Hausse de la CSG pour les fonctionnaires: mise en garde des DRH des grandes collectivités

PARIS, 31 octobre 2017 (AFP) – L’Association des DRH des grandes collectivités territoriales met en garde mardi le gouvernement contre le coût d’une compensation de la hausse de la CSG pour les agents publics, qui, sans aide de l’État, pèsera lourd sur les collectivités.

« Sans compensation par l’État, le coût à la charge de l’employeur de l’indemnité compensatrice différentielle est en effet de 272.500 euros pour une collectivité de 1.000 agents, de 545.000 euros pour une collectivité de 2.000 agents », évalue l’association dans un communiqué.

« Au moment où le Projet de loi de finances (PLF) prévoit de limiter la progression des dépenses de fonctionnement de 1,2% par an des 319 plus grandes collectivités, une mauvaise compensation par l’État est inenvisageable », ajoute l’association.

Pour que la hausse de la CSG de 1,7 point « soit neutre pour les agents publics (aucune baisse du salaire net) et évite un surcoût aux employeurs locaux », l’association propose « d’abaisser le taux de cotisations patronales d’assurance maladie de 11,5% à 9,9% pour les agents titulaires ».

Cette abaissement de cotisations patronales d’assurance maladie permettrait de « financer le surcoût de 530 millions d’euros de l’indemnité compensatrice supportée par les employeurs locaux », estime l’association.

Le gouvernement a prévu, dans le cadre du budget pour 2018, d’augmenter de 1,7 point le taux normal de la CSG (contribution sociale généralisée), utilisée pour financer la protection sociale.

La compensation de cette hausse pour les agents publics doit passer par la suppression de cotisations qui leur sont spécifiques: la contribution exceptionnelle de solidarité (CES) de 1%, payée par une partie d’entre eux, ainsi que la cotisation maladie de 0,75% pour les contractuels.
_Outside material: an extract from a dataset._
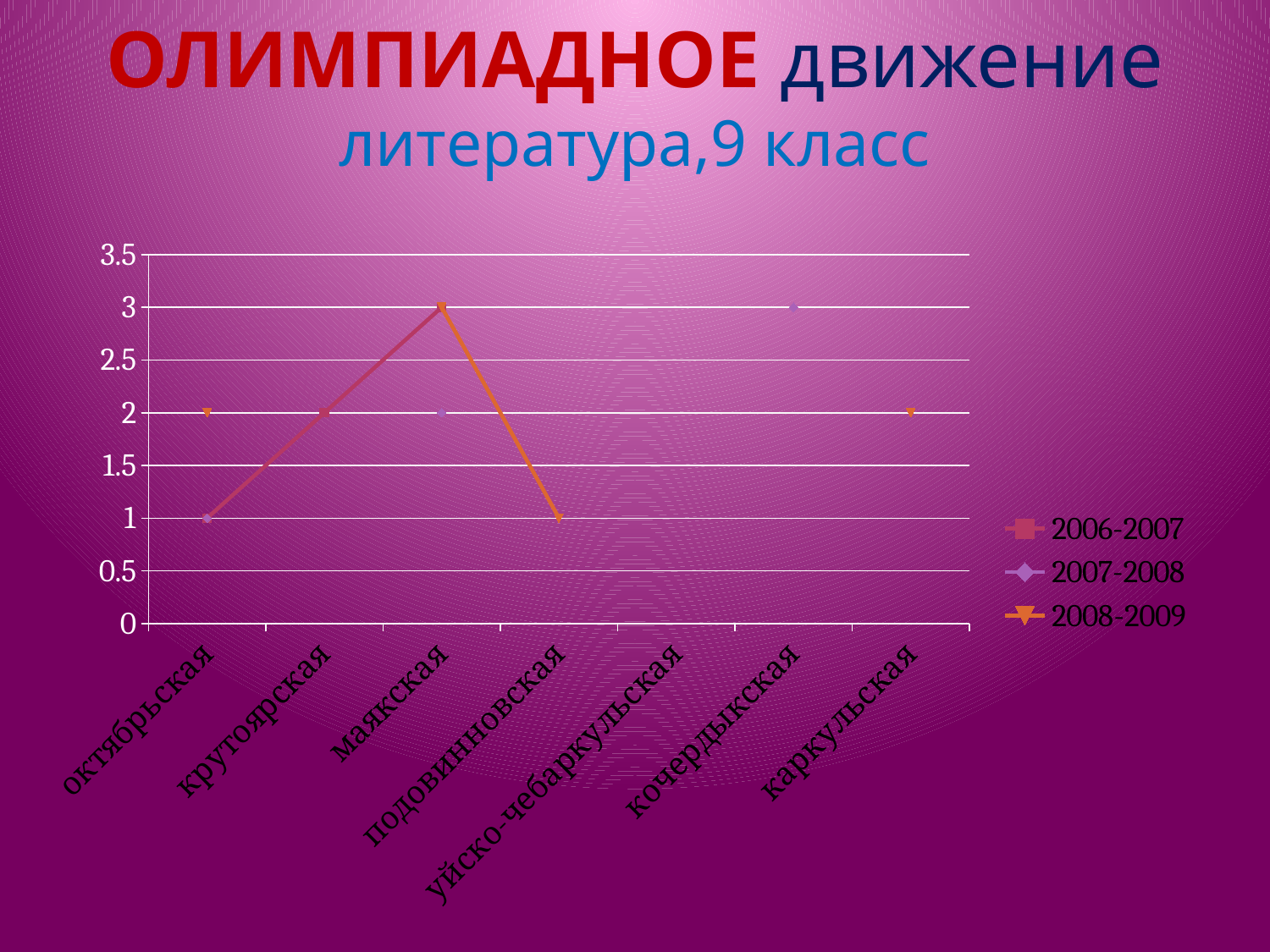
How many categories are shown on the x axis? 7 In the 2008-2009 series, what is the difference between the values for маякская and подовинновская? 2 How many series does the legend list? 3 Which series are listed in the legend? 2006-2007, 2007-2008, 2008-2009 In the 2008-2009 series, which category has the highest value? маякская What is the value for кочердыкская in the 2007-2008 series? 3 What is the value for подовинновская in the 2008-2009 series? 1 What is the value for каркульская in the 2008-2009 series? 2 In the 2008-2009 series, which category has the lowest value? подовинновская What type of chart is shown on the slide? line chart In the 2008-2009 series, which is larger: the value for октябрьская or the value for подовинновская? октябрьская What is the value for крутоярская in the 2006-2007 series? 2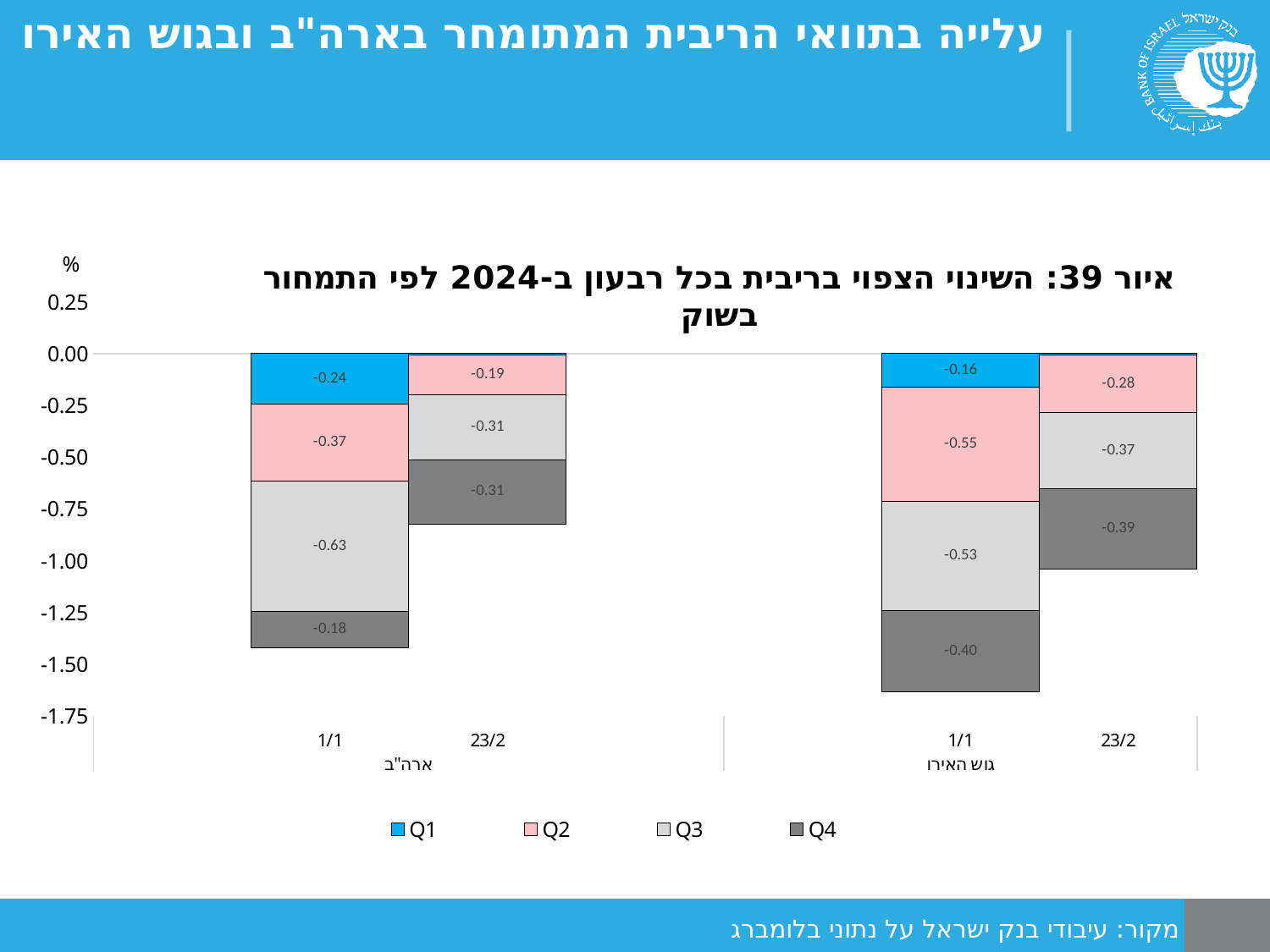
What is the total of the stacked Eurozone (גוש האירו) 1/1 bar? -1.64 What is the total of the stacked US (ארה"ב) 1/1 bar? -1.42 How many series does the legend list? 4 What is the Q2 value for the Eurozone (גוש האירו) 1/1 bar? -0.55 What is the difference between the Q3 values of the US 1/1 bar (-0.63) and the US 23/2 bar (-0.31)? 0.32 What kind of chart is shown on the slide? Stacked bar chart What is the Q4 value for the Eurozone (גוש האירו) 23/2 bar? -0.39 What is the Q1 value for the US (ארה"ב) 1/1 bar? -0.24 Which has a larger magnitude: the Q4 segment of the Eurozone 1/1 bar or the Q4 segment of the US 1/1 bar? Eurozone 1/1 (-0.40) Which colour represents Q1 in the legend? Blue What is the Q3 value for the US (ארה"ב) 1/1 bar? -0.63 What is the Q2 value for the US (ארה"ב) 23/2 bar? -0.19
Une prime compensatoire supplémentaire est prévue pour tous les agents. Elle sera versée en janvier 2018, calculée sur la moyenne de la rémunération 2017 et actualisée une fois, au 1er janvier 2019.

Les syndicats de la fonction publique ont dénoncé unanimement ces mesures en estimant qu’elles ne valaient pas augmentation du pouvoir d’achat, contrairement aux promesses du président Emmanuel Macron.